14 de agosto de 1962
Los tres montañeros recorrieron las laderas bajo la inmensa pared sur de Peña Vieja, alcanzaron los Horcados Rojos y desde allí continuaron hasta la vega de Urriellu. Ernesto, que no conocía la pared sino por los relatos de Alberto, se tropezaba con las piedras constantemente, como si estuviera ebrio, sin poder despegar los ojos del monolito. Los tres montañeros acarreaban pesadas mochilas, en las que llevaban ciento ochenta clavijas, quince tacos de madera para grietas, microclavijas de expansión, un buril con el que perforar la roca artificialmente en el caso de encontrar pasos infranqueables, tres cuerdas de sesenta metros y una de cuarenta. Además, Rabadá llevaba en bandolera una cámara de 16 mm prestada por Miguel Vidal, con la que grabaría los momentos más interesantes de la ascensión.
Rabadá y Navarro en el pantano de la Peña el día de la boda de su compañero José Antonio Bescós, justo antes de partir hacia el Naranjo.

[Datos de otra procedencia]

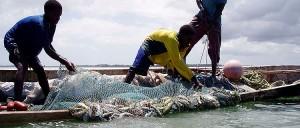 Pescari pescuind in Zanzibar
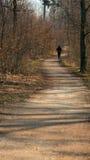 En avlägsen löpare på den vridande skogvägen Royaltyfri Fotografi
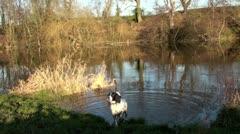 Springer spaniel dog Swim Stock Footage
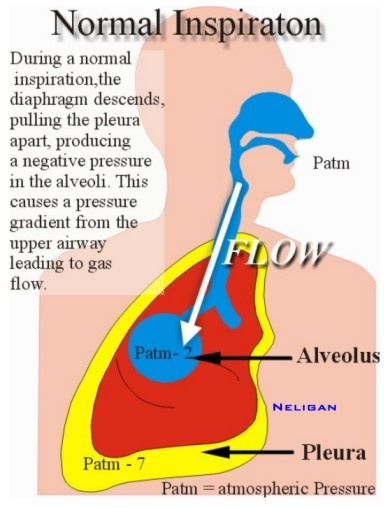 Nasal High Flow Therapy With Optiflow Bcrtca 98 Best Images About Inhale Exhale Repeat On Pinterest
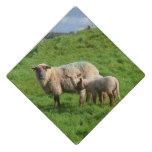 Sheep Family Graduation Cap Topper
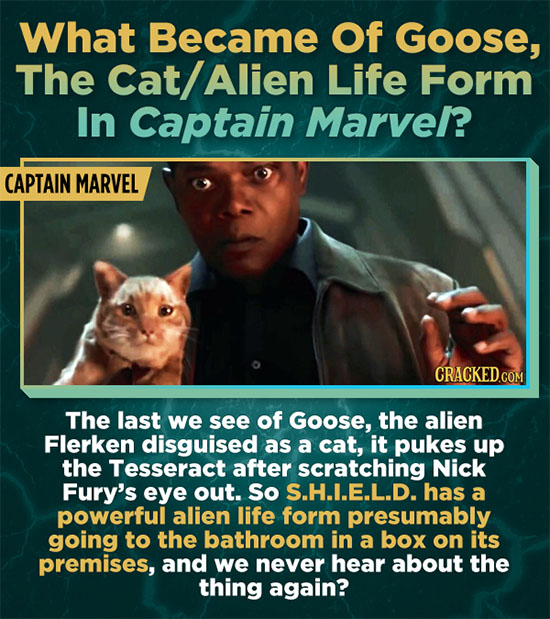 What Became Of Goose, The Cat/ Alien Life Form In Captain Marve/? CAPTAIN MARVEL CRACKEDCO The last we see of Goose, the alien Flerken disguised as a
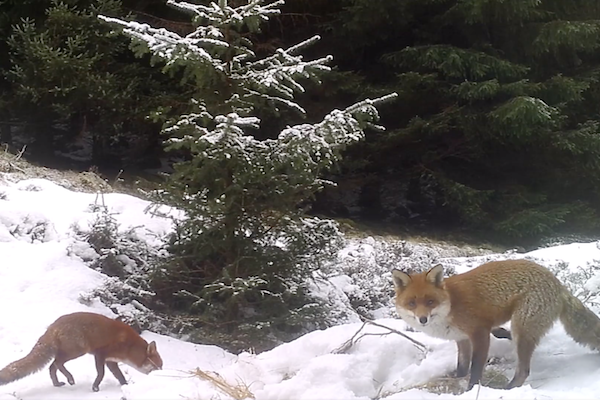 Red foxes playing in the snow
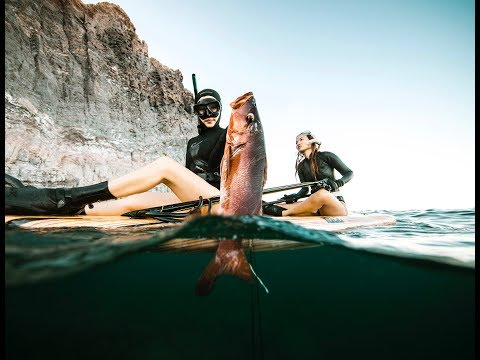 Exploring and diving the sea of Cortez – Baja Mexico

Cuando alcanzaron el refugio Delgado Úbeda, frente a la gran pared, ninguno de los tres hizo ningún comentario y se dedicaron a recorrer el itinerario con la mirada. Primero la entosta desplomada, luego la cicatriz oblicua para llegar bajo los techos, la zona lisa de pared de la que tanto había hablado Rabadá y, tras la incertidumbre, un obvio sistema de fisuras que los llevaría hasta la cumbre.
15 de agosto de 1962
Alberto llevaba pantalones bávaros de pana oscura, calcetines rojos y unas botas más ligeras de lo habitual, de suela vibram, la última novedad en material de montaña. Ernesto también utilizaba los bávaros, calcetines claros y las mismas botas que Alberto. Los dos caminaban con los torsos desnudos, encorvados bajo el peso de las mochilas hacia la base de la pared.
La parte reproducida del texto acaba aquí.